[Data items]
========================

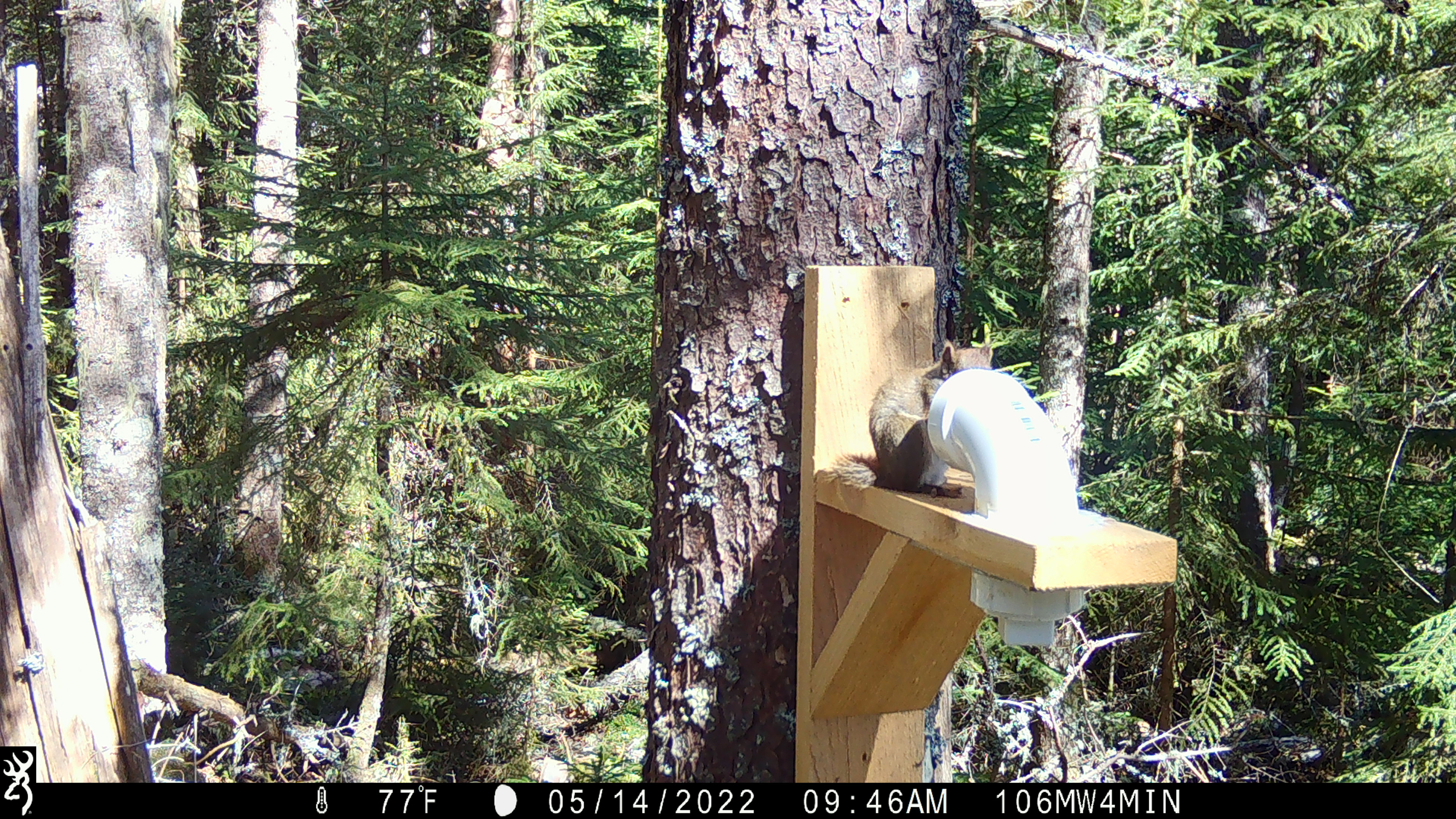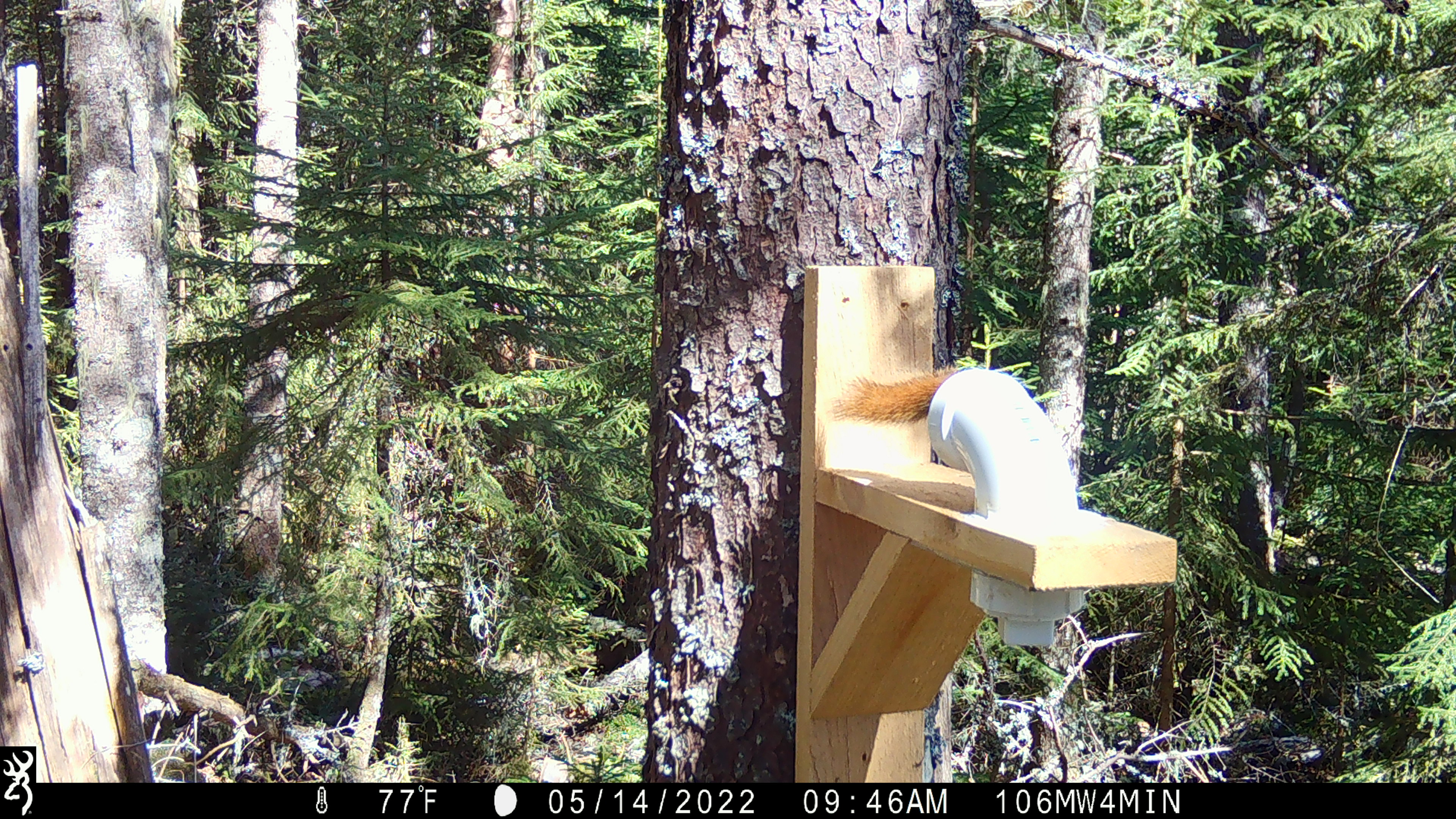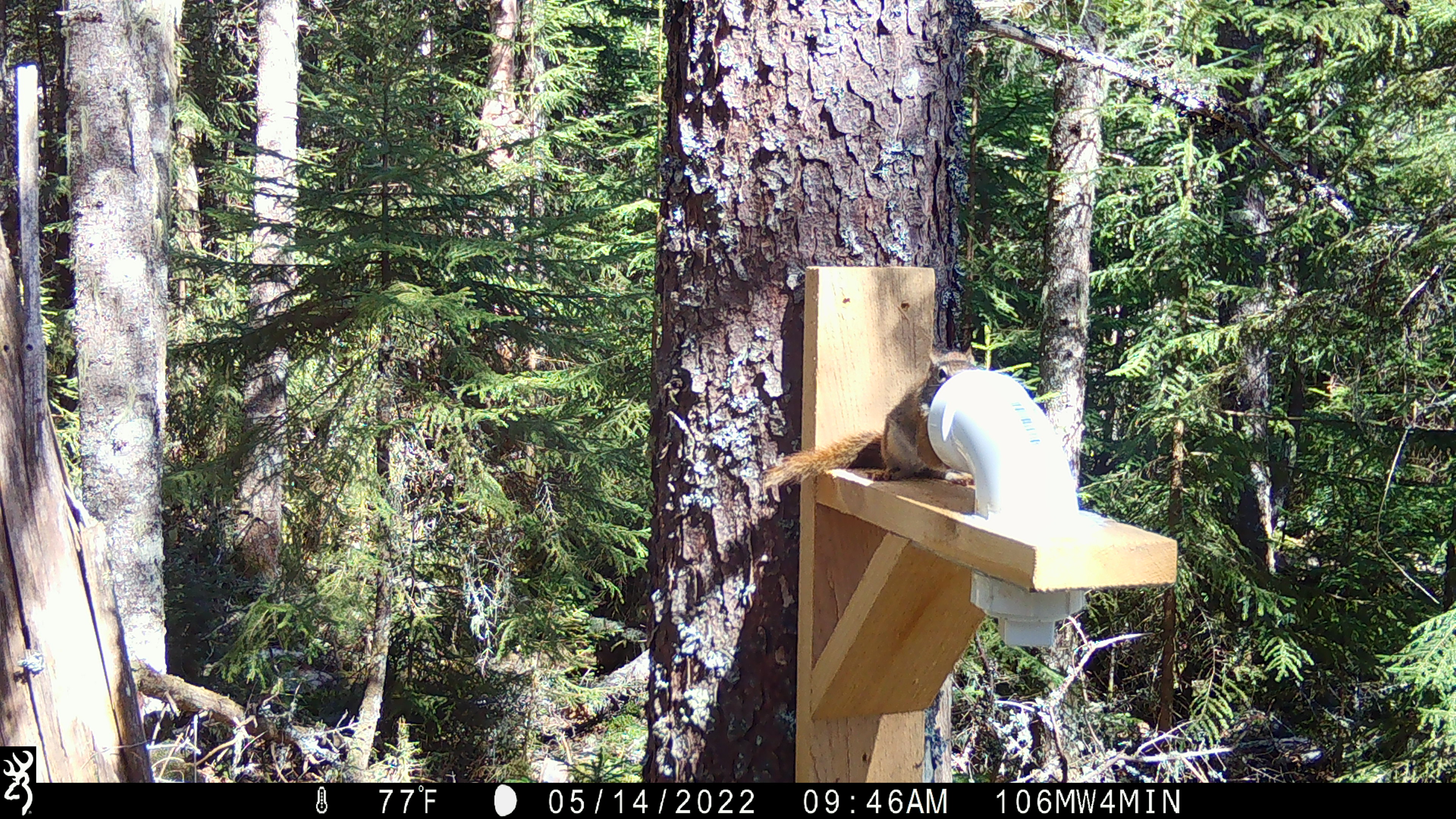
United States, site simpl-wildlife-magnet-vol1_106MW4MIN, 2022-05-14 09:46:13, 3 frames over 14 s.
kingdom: Animalia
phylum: Chordata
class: Mammalia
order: Rodentia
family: Sciuridae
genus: Tamiasciurus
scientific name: Tamiasciurus hudsonicus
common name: red squirrel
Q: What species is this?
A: Red squirrel (Tamiasciurus hudsonicus).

========================

WHAT THE TASK ASKS → Drop the pictures and copy the data exactly.

RESPONSE FOR THIS EXERCISE →
United States, site simpl-wildlife-magnet-vol1_106MW4MIN, 2022-05-14 09:46:13, 3 frames over 14 s.
kingdom: Animalia
phylum: Chordata
class: Mammalia
order: Rodentia
family: Sciuridae
genus: Tamiasciurus
scientific name: Tamiasciurus hudsonicus
common name: red squirrel
Q: What species is this?
A: Red squirrel (Tamiasciurus hudsonicus).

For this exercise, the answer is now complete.